Workspaces of Tomorrow

IBA Forum: Marc Engenhardt
IBA Redaktionsteam IBA Redaktionsteam ·
7 Minuten

Der Lernraum Büro wird künftig nicht ohne die neue Kollegin KI denkbar sein. Die IBA Forum Redaktion sprach mit Kommunikationsdesigner Marc Engenhart über die Arbeitswelt von morgen.

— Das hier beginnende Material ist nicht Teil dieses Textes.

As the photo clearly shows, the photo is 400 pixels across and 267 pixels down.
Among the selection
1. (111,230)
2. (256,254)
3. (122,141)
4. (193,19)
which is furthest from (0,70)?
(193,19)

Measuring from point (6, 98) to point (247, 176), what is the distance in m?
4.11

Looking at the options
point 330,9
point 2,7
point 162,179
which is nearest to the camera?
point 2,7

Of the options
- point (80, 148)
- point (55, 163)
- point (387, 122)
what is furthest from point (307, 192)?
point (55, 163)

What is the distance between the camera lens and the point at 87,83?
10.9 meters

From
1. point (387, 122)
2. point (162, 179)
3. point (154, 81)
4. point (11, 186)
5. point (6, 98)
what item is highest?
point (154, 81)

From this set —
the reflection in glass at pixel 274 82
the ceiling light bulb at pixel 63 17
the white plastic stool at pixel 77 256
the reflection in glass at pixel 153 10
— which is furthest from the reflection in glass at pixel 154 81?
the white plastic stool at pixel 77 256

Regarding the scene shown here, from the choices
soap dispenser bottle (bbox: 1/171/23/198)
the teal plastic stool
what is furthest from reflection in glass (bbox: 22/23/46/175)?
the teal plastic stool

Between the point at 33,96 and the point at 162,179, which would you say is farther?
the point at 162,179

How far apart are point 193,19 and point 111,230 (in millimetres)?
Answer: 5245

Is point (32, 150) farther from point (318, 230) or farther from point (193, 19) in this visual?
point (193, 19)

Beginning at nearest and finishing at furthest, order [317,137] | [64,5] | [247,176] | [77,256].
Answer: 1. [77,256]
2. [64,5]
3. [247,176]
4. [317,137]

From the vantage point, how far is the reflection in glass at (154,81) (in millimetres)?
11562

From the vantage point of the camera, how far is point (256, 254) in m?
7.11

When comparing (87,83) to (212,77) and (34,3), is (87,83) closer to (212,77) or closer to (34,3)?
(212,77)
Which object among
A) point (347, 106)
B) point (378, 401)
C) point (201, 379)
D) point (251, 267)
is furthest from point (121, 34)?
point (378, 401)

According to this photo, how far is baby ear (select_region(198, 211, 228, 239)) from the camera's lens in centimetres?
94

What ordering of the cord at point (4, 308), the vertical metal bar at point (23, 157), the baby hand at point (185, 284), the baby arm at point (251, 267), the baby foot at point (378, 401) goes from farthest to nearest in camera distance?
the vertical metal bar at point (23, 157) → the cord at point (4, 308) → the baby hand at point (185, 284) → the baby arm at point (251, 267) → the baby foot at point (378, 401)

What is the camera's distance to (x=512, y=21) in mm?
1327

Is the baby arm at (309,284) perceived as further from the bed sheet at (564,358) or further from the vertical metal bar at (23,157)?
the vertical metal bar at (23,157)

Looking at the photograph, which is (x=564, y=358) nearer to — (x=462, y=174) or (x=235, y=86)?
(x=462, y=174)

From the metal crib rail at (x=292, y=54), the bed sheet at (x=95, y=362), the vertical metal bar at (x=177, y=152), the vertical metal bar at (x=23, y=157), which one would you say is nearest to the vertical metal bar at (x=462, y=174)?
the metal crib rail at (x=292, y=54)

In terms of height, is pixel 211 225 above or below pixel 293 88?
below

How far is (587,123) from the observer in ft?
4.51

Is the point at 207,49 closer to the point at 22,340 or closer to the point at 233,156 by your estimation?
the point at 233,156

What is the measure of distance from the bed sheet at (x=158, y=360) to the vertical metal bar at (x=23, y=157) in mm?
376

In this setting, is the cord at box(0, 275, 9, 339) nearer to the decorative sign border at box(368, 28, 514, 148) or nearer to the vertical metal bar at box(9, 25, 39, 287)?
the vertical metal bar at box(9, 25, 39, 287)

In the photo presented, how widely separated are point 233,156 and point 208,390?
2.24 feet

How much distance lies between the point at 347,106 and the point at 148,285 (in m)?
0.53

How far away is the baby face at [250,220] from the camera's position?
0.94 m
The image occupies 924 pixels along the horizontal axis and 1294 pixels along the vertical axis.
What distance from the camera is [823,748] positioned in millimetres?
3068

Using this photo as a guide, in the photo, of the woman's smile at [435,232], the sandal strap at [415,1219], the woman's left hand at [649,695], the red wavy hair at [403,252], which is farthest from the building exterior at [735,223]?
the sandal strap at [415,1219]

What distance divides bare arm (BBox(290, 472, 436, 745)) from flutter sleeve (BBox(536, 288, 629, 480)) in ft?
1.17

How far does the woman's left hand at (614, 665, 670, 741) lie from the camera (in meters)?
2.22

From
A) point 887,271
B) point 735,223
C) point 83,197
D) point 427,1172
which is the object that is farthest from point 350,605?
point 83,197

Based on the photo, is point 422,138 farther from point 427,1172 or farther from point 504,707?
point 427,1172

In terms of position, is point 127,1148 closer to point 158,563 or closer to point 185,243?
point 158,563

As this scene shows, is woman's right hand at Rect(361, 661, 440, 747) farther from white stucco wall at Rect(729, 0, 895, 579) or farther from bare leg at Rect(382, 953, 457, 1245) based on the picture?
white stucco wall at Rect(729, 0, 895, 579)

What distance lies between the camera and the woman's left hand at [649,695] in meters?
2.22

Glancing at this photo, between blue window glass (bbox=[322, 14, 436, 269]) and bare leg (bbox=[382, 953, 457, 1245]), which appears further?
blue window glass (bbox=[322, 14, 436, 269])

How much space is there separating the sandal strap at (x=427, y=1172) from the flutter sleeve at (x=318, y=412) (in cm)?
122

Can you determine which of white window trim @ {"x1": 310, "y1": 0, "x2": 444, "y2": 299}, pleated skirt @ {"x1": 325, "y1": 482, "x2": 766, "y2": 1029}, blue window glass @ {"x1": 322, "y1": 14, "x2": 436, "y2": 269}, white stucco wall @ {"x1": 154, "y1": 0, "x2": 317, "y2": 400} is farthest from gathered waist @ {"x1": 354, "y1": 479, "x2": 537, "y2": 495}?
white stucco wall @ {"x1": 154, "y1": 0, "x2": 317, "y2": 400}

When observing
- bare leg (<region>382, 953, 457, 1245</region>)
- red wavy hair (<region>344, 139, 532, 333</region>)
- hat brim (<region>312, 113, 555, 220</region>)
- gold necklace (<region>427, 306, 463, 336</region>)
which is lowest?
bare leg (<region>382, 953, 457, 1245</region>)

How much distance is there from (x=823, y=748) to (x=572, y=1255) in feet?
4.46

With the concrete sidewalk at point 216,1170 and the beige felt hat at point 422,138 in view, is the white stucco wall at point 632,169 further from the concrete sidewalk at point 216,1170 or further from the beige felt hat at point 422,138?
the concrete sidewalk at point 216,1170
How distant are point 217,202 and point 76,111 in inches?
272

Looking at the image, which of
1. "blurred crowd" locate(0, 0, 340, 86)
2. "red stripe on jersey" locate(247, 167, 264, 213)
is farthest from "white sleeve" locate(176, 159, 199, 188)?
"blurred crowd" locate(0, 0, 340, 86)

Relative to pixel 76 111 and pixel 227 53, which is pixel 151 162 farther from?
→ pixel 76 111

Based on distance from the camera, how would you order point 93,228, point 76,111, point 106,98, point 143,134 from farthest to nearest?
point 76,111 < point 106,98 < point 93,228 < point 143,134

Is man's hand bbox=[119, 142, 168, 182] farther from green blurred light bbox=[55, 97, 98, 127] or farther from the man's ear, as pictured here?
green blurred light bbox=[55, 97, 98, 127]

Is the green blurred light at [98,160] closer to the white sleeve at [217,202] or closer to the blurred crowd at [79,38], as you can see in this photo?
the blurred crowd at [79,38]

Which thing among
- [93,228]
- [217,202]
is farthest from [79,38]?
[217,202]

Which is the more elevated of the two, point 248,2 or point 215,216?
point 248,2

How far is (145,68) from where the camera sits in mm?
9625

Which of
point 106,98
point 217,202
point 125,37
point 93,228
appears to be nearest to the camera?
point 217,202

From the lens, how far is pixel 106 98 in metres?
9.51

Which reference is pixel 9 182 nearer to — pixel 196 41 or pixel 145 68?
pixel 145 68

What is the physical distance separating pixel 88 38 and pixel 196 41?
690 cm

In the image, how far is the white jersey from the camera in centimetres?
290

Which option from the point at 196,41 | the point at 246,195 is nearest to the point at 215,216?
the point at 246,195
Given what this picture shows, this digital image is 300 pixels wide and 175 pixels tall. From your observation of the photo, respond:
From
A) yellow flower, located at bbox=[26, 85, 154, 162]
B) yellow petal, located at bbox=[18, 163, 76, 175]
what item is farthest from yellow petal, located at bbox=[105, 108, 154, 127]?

In Ihrem Buch vermitteln Sie theoretische und praktische Grundlagen der Gestaltung mit maschinell lernenden Systemen. Wie wird KI die Arbeitswelt beeinflussen? Und inwiefern ist KI in der Lage, die Kompetenz und Wirkkraft von Beschäftigten zu erweitern?

 

Das Tool-Set und die Möglichkeiten der neuen Technologie lässt sich in allen Wirkfeldern der menschlichen Arbeit einsetzen, in der Daten als Arbeitsmaterial vorhanden sind. Man muss hier meiner Meinung nach unterscheiden zwischen der tagtäglichen Arbeit, die Menschen leisten, und Profis wie beispielsweise Designer:innen, die gegebenenfalls Produkte gestalten, die neu sein werden und in der Mensch-Maschine-Interaktion assistieren können. Im Bereich von Hilfswerkzeugen im Berufsalltag wird KI mühsame, zeitintensive sowie repetitive Aufgaben übernehmen. Denn: Eine gut gestaltete Automation kann uns das Arbeitsleben hier sehr erleichtern, da wir uns auf relevante Details mit all unserer Kompetenz konzentrieren können und trotzdem nichts übersehen. Ich nenne die Assistenz der Zukunft gern die neue Kollegin KI, die uns wachsam immer dann einen Hinweis oder eine Hilfestellung gibt, wenn nötig, und die für viele Aufgaben im Arbeitsalltag offen ist. Auch im Sinne von gestalteten intelligenten Systemen wie beispielsweise smarten Büromöbeln kann KI künftig zum Einsatz kommen. Die Gestaltung dieser intelligenten maschinellen Systeme ist eine Aufgabe für Designer:innen, die mit ihrer Expertise in der Lage sind, den Zugang zu digitalen Medien oder eben Mensch-Maschine-Oberflächen zu gestalten.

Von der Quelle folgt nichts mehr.